Thursday March 28, 2024

Rev. Rul. 81-7

GiftLaw Note:
Exclusion; transfer in trust; present v. future interest. A trust provision that gives a legally competent adult beneficiary the power to demand corpus does not qualify a transfer to the trust as a present interest eligible for the gift tax annual exclusion under section 2503 (b) of the Code, if due to the donor's conduct, the beneficiary lacks knowledge of the power and does not have a reasonable opportunity to exercise it before it lapses.

ISSUE


Does a trust provisions that creates a power in an adult beneficiary to demand corpus qualify a transfer to the trust as a present interest eligible for the gift tax annual exclusion under section 2503(b) of the Internal Revenue Code, if the beneficiary does not have a reasonable opportunity to exercise the power before it lapses and lacks knowledge of its existence?

FACTS


On December 29, 1979, G created and funded an irrevocable trust for the benefit of A, a legally competent adult, for A' s life with remainder to B. The trust instrument gives the independent trustee absolute discretion to distribute trust income and principal to A for life. Income not distributed is added to corpus. At A' s death any remaining, undistributed corpus and income is payable to B free of trust.

In addition, the trust instrument provides of follows:

The beneficiary may demand immediate distribution at any time (up to December 31 of the year in which an addition, including the original corpus, is made to the trust) of the sum of $3,000 per donor or the amount of the addition from each donor whichever is less. The demand right is not cumulative.

Neither G nor the trustee informed A of the demand right with regard to the initial contribution to the trust before the demand right had lapsed.

LAW AND ANALYSIS


Section 2503(b) of the Code authorizes an annual exclusion of $3,000 per donee for gifts of present interests.

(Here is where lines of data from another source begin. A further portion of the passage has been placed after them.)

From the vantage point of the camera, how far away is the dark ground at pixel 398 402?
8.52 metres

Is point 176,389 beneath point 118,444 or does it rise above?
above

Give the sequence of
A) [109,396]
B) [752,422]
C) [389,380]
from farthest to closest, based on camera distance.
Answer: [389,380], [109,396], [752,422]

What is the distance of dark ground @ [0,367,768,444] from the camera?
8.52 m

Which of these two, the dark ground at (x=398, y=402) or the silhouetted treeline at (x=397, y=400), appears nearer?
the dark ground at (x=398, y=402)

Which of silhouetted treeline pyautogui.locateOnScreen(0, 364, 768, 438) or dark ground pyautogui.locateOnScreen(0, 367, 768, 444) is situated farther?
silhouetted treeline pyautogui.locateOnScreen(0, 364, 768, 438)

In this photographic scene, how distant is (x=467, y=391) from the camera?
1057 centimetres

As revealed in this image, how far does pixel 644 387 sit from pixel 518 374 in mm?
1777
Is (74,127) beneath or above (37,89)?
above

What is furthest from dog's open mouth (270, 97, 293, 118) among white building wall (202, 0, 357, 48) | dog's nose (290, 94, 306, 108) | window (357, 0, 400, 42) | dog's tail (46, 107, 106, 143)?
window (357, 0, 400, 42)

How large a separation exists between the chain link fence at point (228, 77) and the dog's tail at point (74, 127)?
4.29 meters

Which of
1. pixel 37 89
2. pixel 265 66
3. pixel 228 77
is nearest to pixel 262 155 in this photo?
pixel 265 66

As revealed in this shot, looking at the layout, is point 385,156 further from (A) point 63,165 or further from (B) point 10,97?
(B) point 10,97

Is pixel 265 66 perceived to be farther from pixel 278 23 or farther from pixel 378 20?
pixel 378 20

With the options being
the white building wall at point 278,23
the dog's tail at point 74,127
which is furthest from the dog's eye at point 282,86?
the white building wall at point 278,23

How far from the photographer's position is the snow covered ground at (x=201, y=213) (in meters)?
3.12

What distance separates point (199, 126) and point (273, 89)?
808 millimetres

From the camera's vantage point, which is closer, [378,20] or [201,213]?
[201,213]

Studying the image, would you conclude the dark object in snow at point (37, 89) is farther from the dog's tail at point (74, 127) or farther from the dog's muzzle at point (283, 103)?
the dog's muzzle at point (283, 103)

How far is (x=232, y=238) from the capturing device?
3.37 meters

No exclusion is allowed for gifts of future interests. Section 25.2503-3 of the Gift Tax Regulations describes a present interest as "[a]n unrestricted right to the immediate use, possession, or enjoyment of property or the income from property..." and a future interest as one "... limited to commence in use, possession, or enjoyment at some future date or time."

The courts have recognized that if a trust instrument gives a beneficiary the power to demand immediate possession and enjoyment of corpus or income, the beneficiary has a present interest. Crummey v. Commissioner, 397 F. 2d 82 (9th Cir. 1954). See also Rev. Rul. 73-405, 1973-2 C.B. 321. However, it is necessary to consider not only the terms of the trust, but also the circumstances in which the gift was made in order to determine whether the gift is a present or future interest. When the delivery of property to a trust is accompanied by limitations upon the donee's present enjoyment of the property in the form of conditions, contingencies, or the will of another, either under the terms of the trust or other circumstances, the interest is a future interest even if the enjoyment is deferred only for a short time. The question is not when title vests, but when enjoyment begins. Disston v. Commissioner, 325 U.S. 442 (1945), Ct. D. 1642, 1945 C.B. 426; Fondren v. Commissioner, 324 U.S. 18 (1945), Ct. D. 1627, 1945 C.B. 421; Ryerson v. United States, 312 U.S. 405 (1941), Ct. D. 1496, 1941-1 C.B. 443; Roderick v. Commissioner, 57 T.C. 108 (1971).

Section 25.2511-1(g)(1) of the regulations provides that donative intent is not an essential element of a gift. The gift tax is applied on the basis of objective facts and circumstances and not on the subjective motives of the donor. Although donative intent is not relevant to whether a transfer is subject to the gift tax, the donor's intent, as gleaned from the circumstances of the transfer, is a relevant consideration in determining when the rights actually conferred are meant to be enjoyed. Fondren v. Commissioner. Where the facts and circumstances of a particular case show that the donor did not intend to give the donee a present interest, no annual exclusion under section 2503(b) of the Code is allowable.

In this case, G created the trust shortly before the end of the year, at which time the supposed right would lapse. G did not inform A of the existence of the demand right before it lapsed. In failing to communicate the existence of the demand right and in narrowly restricting the time for its exercise, G did not give A a reasonable opportunity to learn of and to exercise the demand right before it lapsed. G' s conduct made the demand right illusory and effectively deprived A of the power.

HOLDING


A trust provision giving a legally competent adult beneficiary the power to demand corpus does not qualify a transfer to the trust as a present interest eligible for the gift tax annual exclusion under section 2503(b), if the donor's conduct makes the demand right illusory and effectively deprives the donee of the power.